Inside Track: Captain Mads Korneliussen’s weekly look inside the Norfolk Arena
16:00 08 June 2012
© Archant Norfolk 2012
There are a few taboo subjects in speedway that people seem frightened to talk about – but I’m not.
I want to use my column this week to urge the sport’s authorities to start checking engine sizes and carburettors more regularly. They do it in the Grand Prix and I’d like to see it happen more in Elite League racing.
Engines are meant to be 500cc and carburettors can’t expand past 34ml, but more needs to be done to prevent the use of illegal machinery. We’ve seen a lot in the press about silencers, but we need to read more about the parts of a speedway bike nobody dares discuss.
It’s a fairness thing in my eyes. There’s a lot of honour in speedway, but more points equals more money and those two things combined means there will always be somebody cheating.
In every sport, even chess, people bend the rules to win. In this sport, where people make a living from doing well, nobody wants to talk about anybody breaking the rules to do it.
When you bring it up people shush you up because they don’t want anybody to put the sport in a bad perspective. But we see every week in Formula 1 that teams are being punished or disqualified for breaking rules by the smallest of margins. It’s not a bad thing.
We need to educate technical staff and make sure speedway, across Europe, is as fair as it can be. If you ask a referee what the punishment is for breaking rules about engine sizes and carburettors, they can’t answer you. It’s ridiculous.

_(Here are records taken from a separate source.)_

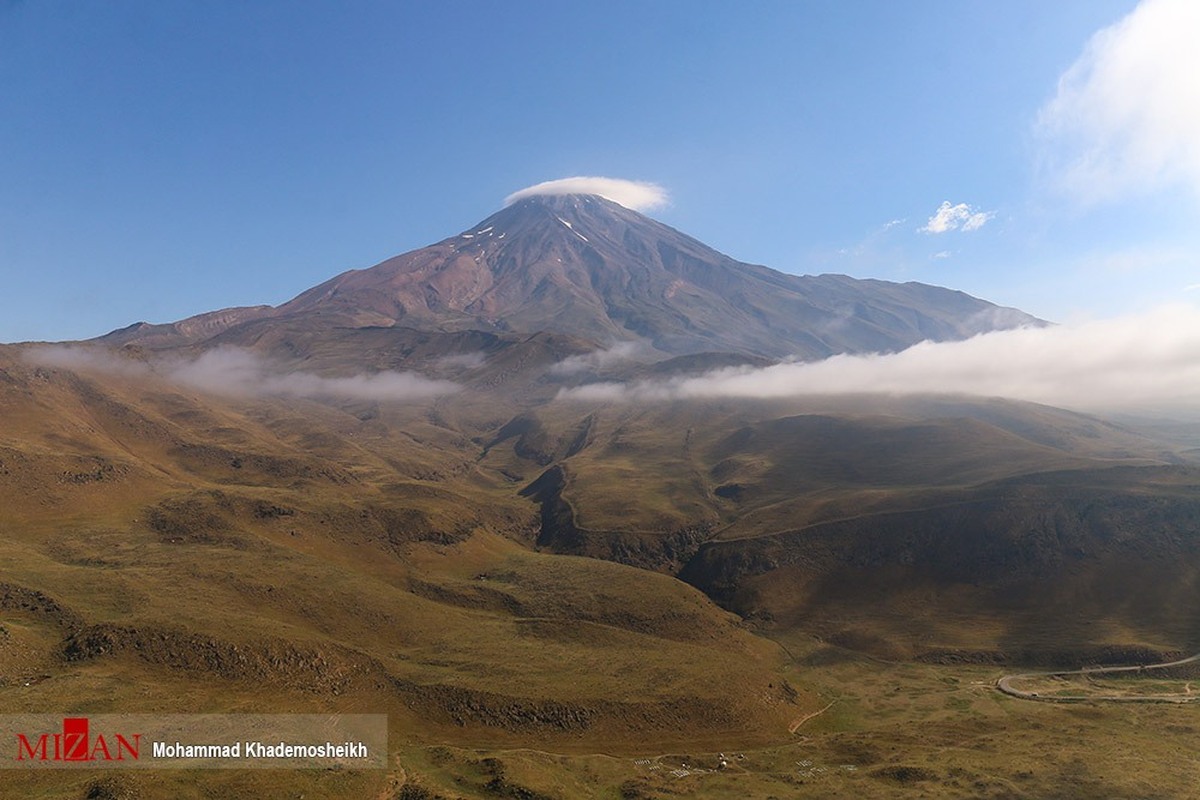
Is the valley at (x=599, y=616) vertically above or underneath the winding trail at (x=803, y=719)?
above

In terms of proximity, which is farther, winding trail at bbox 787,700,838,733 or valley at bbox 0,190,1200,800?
winding trail at bbox 787,700,838,733

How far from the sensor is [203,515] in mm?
109500

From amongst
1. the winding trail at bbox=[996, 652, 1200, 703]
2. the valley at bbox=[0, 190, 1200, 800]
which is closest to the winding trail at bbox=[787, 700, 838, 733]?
the valley at bbox=[0, 190, 1200, 800]

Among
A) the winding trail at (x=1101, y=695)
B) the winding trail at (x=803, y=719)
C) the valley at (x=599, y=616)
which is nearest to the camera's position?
the valley at (x=599, y=616)

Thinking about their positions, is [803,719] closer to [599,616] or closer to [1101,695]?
[599,616]

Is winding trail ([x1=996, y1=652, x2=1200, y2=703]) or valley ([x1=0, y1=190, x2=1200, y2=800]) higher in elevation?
valley ([x1=0, y1=190, x2=1200, y2=800])

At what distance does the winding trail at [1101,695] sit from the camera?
77.1 m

We need to have a rulebook that you can open up and find, for example, that if your engine is say 550cc, you’ll be fined £10,000 and banned for two years.
While I’m at it, I can’t remember the last time I was tested for drugs or alcohol either. I don’t think people ride speedway bikes half-cut, but when you go out on a night out now there are drugs everywhere. It’s part of life.

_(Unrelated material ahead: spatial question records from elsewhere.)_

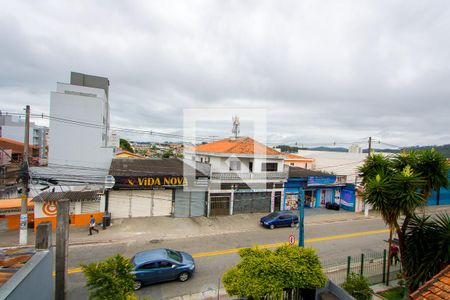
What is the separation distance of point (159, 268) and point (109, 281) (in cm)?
459

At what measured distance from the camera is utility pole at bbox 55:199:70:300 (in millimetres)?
8172

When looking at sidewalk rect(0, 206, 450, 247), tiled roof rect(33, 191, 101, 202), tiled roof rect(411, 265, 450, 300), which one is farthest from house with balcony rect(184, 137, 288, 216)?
tiled roof rect(411, 265, 450, 300)

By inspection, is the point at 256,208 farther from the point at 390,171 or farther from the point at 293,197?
the point at 390,171

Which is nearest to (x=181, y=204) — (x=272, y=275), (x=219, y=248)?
(x=219, y=248)

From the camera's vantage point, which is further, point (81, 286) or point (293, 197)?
point (293, 197)

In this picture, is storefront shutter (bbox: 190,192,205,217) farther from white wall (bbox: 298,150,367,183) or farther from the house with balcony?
white wall (bbox: 298,150,367,183)

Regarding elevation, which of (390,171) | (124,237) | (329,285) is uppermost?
(390,171)

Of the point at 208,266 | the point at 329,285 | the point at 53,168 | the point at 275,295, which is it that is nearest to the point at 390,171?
the point at 329,285

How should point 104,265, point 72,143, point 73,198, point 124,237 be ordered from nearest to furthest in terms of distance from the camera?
point 104,265, point 124,237, point 73,198, point 72,143

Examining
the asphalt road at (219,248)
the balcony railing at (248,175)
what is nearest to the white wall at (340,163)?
the asphalt road at (219,248)

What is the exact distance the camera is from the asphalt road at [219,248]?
35.6ft

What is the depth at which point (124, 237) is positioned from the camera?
16719mm

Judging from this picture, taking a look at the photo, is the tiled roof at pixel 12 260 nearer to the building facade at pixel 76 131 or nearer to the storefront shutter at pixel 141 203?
the storefront shutter at pixel 141 203

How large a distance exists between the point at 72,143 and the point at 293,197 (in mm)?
25198
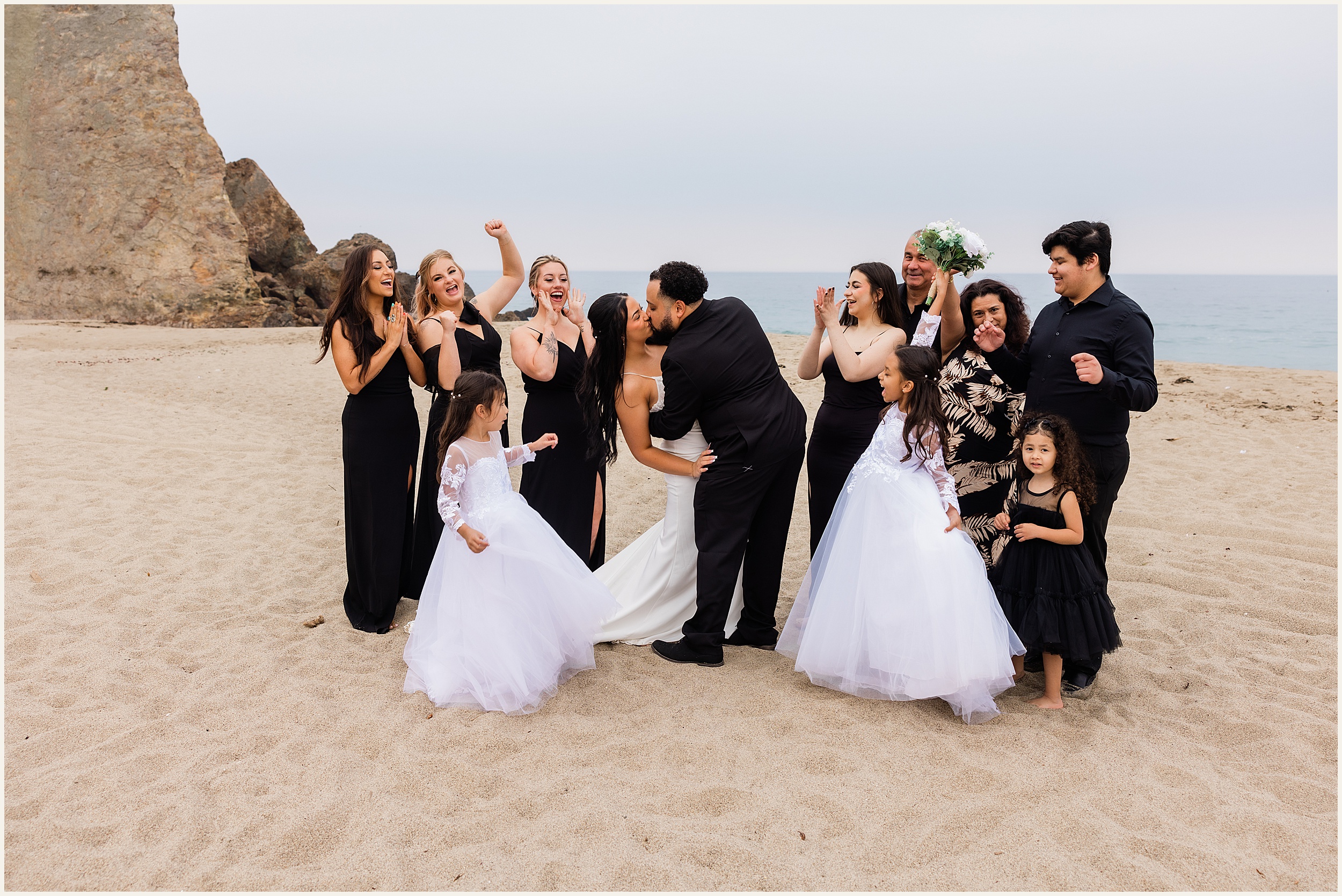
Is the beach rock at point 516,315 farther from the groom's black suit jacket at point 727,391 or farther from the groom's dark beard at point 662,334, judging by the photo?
the groom's black suit jacket at point 727,391

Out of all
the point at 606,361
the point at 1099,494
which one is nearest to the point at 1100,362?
the point at 1099,494

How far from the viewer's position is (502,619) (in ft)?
13.0

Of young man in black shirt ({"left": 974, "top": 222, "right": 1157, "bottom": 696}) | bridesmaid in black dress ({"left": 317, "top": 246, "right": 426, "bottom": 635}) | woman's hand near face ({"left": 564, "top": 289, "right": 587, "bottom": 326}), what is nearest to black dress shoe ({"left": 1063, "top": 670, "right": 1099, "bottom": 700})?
young man in black shirt ({"left": 974, "top": 222, "right": 1157, "bottom": 696})

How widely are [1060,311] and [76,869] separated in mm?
4869

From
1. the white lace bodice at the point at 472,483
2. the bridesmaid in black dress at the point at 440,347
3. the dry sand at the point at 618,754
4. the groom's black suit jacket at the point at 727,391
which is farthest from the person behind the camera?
the bridesmaid in black dress at the point at 440,347

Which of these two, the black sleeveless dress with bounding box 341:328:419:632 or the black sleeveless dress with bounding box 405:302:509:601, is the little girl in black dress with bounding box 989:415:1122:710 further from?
the black sleeveless dress with bounding box 341:328:419:632

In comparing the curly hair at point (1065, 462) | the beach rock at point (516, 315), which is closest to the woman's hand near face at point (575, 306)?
the curly hair at point (1065, 462)

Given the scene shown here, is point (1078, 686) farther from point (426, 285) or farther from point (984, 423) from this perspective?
point (426, 285)

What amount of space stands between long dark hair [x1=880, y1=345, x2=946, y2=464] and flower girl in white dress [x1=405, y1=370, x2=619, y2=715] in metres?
1.72

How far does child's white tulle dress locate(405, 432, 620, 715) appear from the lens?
3.93 meters

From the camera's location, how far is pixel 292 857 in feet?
9.52

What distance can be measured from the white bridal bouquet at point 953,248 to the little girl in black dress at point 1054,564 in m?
0.93

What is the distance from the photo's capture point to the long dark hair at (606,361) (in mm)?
4336

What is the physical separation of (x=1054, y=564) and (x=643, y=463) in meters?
2.08
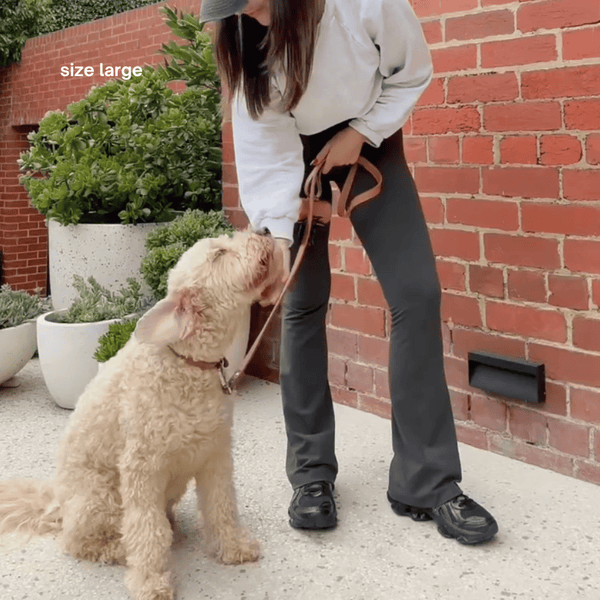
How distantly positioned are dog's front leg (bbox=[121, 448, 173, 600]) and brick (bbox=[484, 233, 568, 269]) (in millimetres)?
1590

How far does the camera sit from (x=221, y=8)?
2.02 metres

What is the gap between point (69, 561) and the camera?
2301mm

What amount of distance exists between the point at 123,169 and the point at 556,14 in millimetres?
2692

I know it’s a pain in the backside, but we need more drug testing in speedway. They do it like three times a day in the Tour de France and look how many cheats they’ve caught.
Back to racing matters, last week’s home defeat to Lakeside was a low point. I can’t really explain what went wrong and you do get meetings like that. We need a big reaction as we’ve got lots of fixtures coming up.
I rode in Sweden on Thursday (three races, eight points), Denmark on Saturday and have since had a few days at home in Esjberg with my girlfriend. I’ve been under the weather so it’s just nice to get away from it all, get my engines serviced, and look ahead to doing better in our next meetings.